На этих моих словах Лондырев нервно поправил интеллигентские свои очки, что означало, что он о девушке помнит и переживает за ее незапланированное одиночество.
– А вот когда свадьбу сыграем, – добавил я жару, – тогда и всю мебельную стенку можно будет на мелкие осколки разнести. Тоже для счастья. Ты только меня позови, я…
Но тут я ощутил на себе Илюхин строгий взгляд, который просто кричал, умолял, требовал: «Заткнись, а?!.»

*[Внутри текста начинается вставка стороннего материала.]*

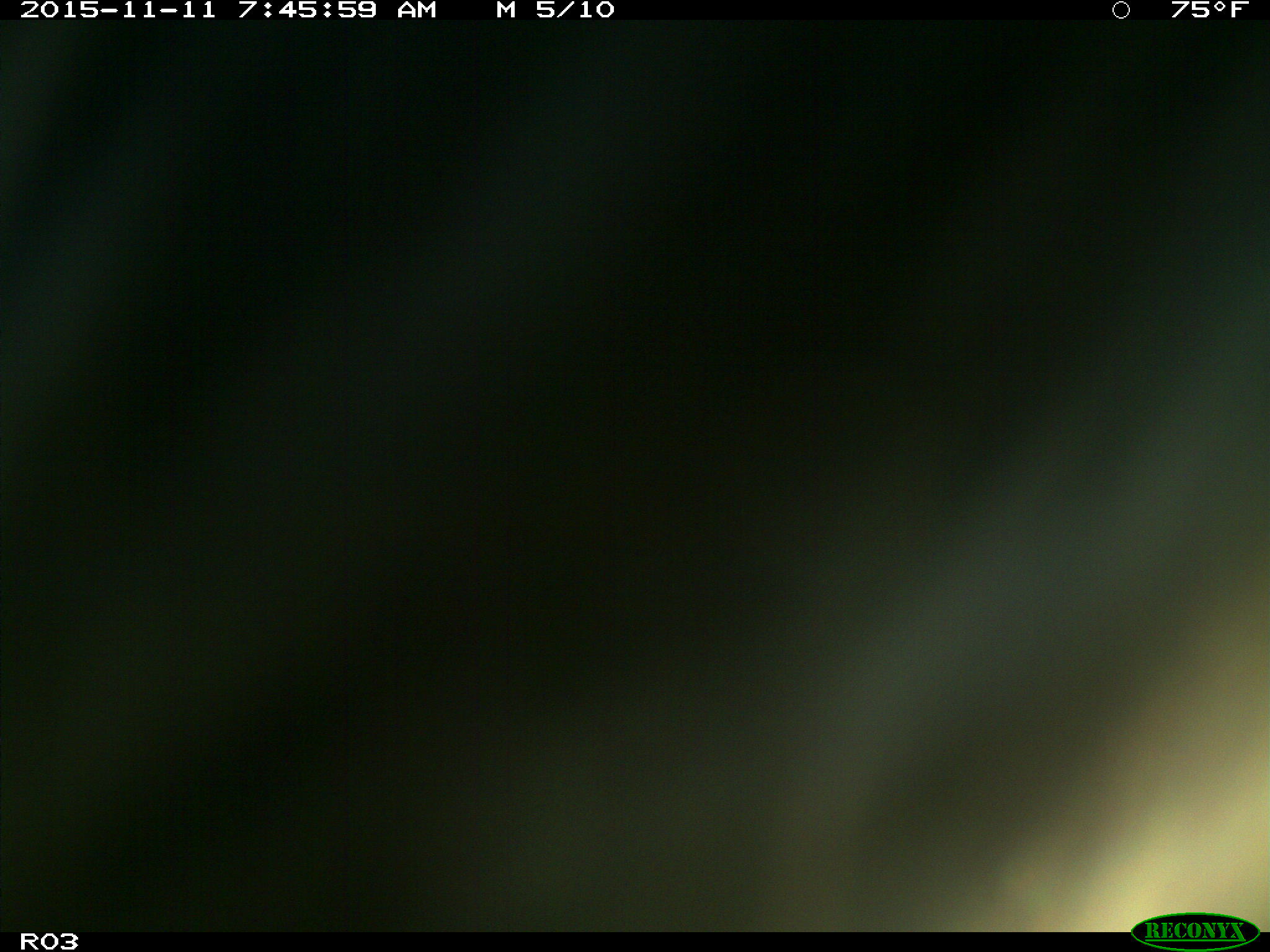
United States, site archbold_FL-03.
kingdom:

– Ой, не могу, он говорит, что кресло развалил на счастье, – снова зашлась смехом соучаствующая мне девушка. – Вот это счастье, всем бы, блин, такое. Ты и вправду такой прикольный или только прикидываешься?
– Ну да, бывает… Что тут поделаешь, – согласился Лондырев и интеллигентными движениями поправил одновременно и брюки на талии, и очки на переносице. – Ну, так я пошел, – решил он наконец и двинулся ватным, как в забытьи, шагом в смежную спальню.
На пороге он, правда, приостановился как бы в секундной нерешительности, но, пересилив ее, шагнул внутрь. И дверь замкнулась за ним.
– Ну, ты тайфун, – потрепала меня по плечу Жека, которая ради меня даже забыла своего чувака с мужественной бородкой. – Ты просто торнадо, ты – океанское цунами, – выдавала она восторженно, вглядываясь в меня как будто в первый раз и как будто не веря. – Ты – итальянский вулкан Везувий. Просто-напросто «девятый вал» с картины Айвазяна. Здорово ты все сметаешь на своем пути.
Я опустил голову, мне правда было неловко.
– Ты, лапуля, – добавил свое Инфант, – должен в контакт входить только с железобетонными конструкциями. А приседать только на дополнительно укрепленные поверхности. Которые армейскими спецчастями проверены с ихней тяжелой бронетанковой техникой. Я вообще не понимаю, как тебя девушки на себе иногда выносят, не разламываются? Или бывали все-таки несчастные случаи? Кстати, кто такой этот китаец Зяйзязян?
У меня даже плечи опустились. Потому что получалось, что и Инфант был прав.
– Да, стариканище, – подвел общую черту Илюха, – могуч ты, это факт. Похоже, заколдовали тебя, как принца из «Аленького цветочка». Вон в тебя уже второй день как демон разрушительства вселился: вчера инкрустированный столик с паркетом, потом сервант с хрусталем. Про последующие за ними человеческие жертвы я уже не говорю. Похоже, так и не отпустило тебя, старикашка, похоже, на сегодня перекинулось. Ты бы поосторожней все же – силы в тебе, видать, немерено, так ты старайся ее укротить по возможности.